## Extrait du document

-*-*-

Edvard Munch est un peintre norvégien (1863-1944) et de ces artistes dont l’expression artistique nous trouble, et met à mal notre sensibilité quand éclatent sur ses toiles les démons qui le persécutent. Il n’est pas le seul, Van Gogh, bien entendu, est aussi de ceux-là comme bien d’autres. Son oeuvre cependant est d’une grande variété et ses portraits demeurent malheureusement encore assez mal connus. Pendant bien longtemps il fut difficile voire impossible de parler de la maladie psychiatrique et de ses effets non seulement sur les patients qui la subissaient, mais aussi sur l’ensemble de la société. Observons en tout cas que l’art, ou plus précisément la création artistique, se révèle être un espace de liberté absolue, peinture (comme tel le sujet de cet article), mais aussi la littérature. L’art est universel et se moque des catégories, fussent-elles médicales et qui plus est, parler de Munch ne se résume pas à la psychiatrie, loin de là!
Le temps même où nous vivons (devrions-nous nous imposer de le reconnaître), est mal à l’aise pour évoquer ce sujet. Alors si dans quasiment tous les pays occidentaux, nous manquons de médecins, de psychiatres notamment, et de lieux de soin pour accueillir, écouter et soigner les patients, peut-être donc ce ne serait ni le fruit du hasard, ni de la nécessité ! Qu’il est difficile, douloureux et cruel d’être différent ! Les recherches et les découvertes conduites tant à la fin du XIXè et au début du XXè ont ouvert la voie. En France, le professeur de médecine et académicien J-M Charcot, pour la maladie psychiatrique, puis bien plus tard le psychiatre suisse Eugen Bleuler au début du vingtième siècle pour la schizophrènie, apportent les premiers éléments scientifiques pour comprendre cet univers. Mentionnons bien entendu (au risque de heurter quelques doctrines et écoles dogmatiques), le rôle important de Sigmund Freud, et donc de la psychanalyse, pour complémenter ce tableau.
Il convient cependant de dissocier temporairement psychanalyse et analyse esthétique pour nous concentrer exclusivement sur la découverte de ces portraits trop mal connus de Munch telle nous y invite l’exposition qui se déroulera à Londres au printemps prochain et que nous vous présentons en avant-première.

-*-*-

## Extraits des relevés
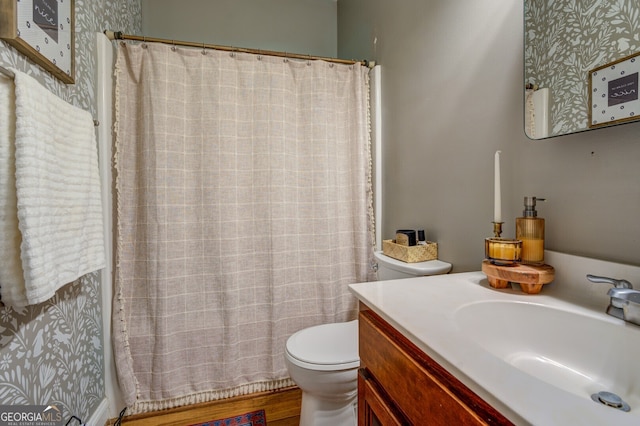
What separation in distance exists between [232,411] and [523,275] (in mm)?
1496

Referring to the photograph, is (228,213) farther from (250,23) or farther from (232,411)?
(250,23)

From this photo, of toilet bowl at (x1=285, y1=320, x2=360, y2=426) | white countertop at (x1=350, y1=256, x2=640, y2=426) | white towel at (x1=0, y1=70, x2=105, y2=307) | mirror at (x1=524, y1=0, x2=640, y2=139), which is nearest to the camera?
white countertop at (x1=350, y1=256, x2=640, y2=426)

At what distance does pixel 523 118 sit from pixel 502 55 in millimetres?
246

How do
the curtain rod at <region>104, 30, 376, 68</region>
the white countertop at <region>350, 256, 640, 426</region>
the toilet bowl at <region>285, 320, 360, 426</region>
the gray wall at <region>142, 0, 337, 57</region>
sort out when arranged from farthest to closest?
the gray wall at <region>142, 0, 337, 57</region> < the curtain rod at <region>104, 30, 376, 68</region> < the toilet bowl at <region>285, 320, 360, 426</region> < the white countertop at <region>350, 256, 640, 426</region>

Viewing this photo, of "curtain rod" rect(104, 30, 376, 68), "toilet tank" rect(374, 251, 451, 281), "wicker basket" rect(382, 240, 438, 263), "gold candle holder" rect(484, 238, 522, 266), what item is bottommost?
"toilet tank" rect(374, 251, 451, 281)

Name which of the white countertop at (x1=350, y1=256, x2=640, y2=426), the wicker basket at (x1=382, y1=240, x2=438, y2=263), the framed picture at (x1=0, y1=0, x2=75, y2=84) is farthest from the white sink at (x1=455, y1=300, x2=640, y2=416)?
the framed picture at (x1=0, y1=0, x2=75, y2=84)

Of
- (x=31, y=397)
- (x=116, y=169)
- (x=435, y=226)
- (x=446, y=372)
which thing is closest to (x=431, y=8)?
(x=435, y=226)

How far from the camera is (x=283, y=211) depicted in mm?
1637

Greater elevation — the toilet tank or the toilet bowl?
the toilet tank

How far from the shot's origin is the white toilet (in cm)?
111

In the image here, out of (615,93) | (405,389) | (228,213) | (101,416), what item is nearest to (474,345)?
(405,389)

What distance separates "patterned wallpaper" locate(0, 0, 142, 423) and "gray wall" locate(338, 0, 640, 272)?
1.45m

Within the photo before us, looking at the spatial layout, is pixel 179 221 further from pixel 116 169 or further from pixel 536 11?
pixel 536 11

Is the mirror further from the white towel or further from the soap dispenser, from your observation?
the white towel
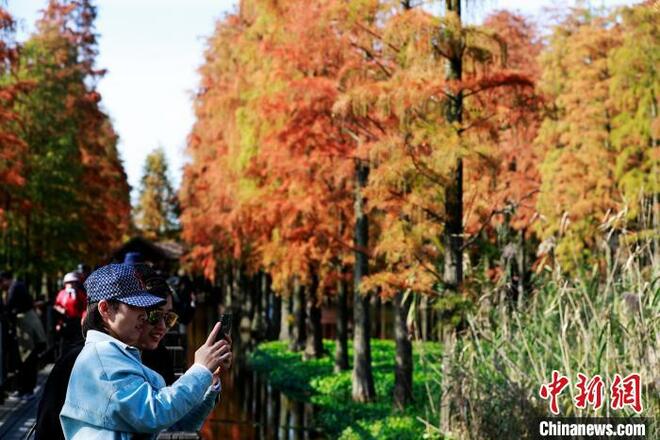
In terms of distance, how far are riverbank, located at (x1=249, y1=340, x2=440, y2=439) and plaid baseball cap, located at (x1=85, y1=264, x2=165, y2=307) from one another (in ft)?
24.3

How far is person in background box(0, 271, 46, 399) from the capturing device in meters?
12.8

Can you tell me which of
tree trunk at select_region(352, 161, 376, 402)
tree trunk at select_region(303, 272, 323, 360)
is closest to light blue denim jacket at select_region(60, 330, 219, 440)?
tree trunk at select_region(352, 161, 376, 402)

-*-*-

## Liste des tâches
1. D'après le texte sur Edvard Munch, quel psychiatre suisse a apporté au début du vingtième siècle les premiers éléments scientifiques pour comprendre la schizophrénie ?
2. Extrayez du texte sur Edvard Munch tout le passage qui va de « Il convient cependant » jusqu'à « présentons en avant-première. » inclus.
La liste n'est d'aucune utilité pour ce travail.

## Corrigé
1. Eugen Bleuler.

2.
Il convient cependant de dissocier temporairement psychanalyse et analyse esthétique pour nous concentrer exclusivement sur la découverte de ces portraits trop mal connus de Munch telle nous y invite l’exposition qui se déroulera à Londres au printemps prochain et que nous vous présentons en avant-première.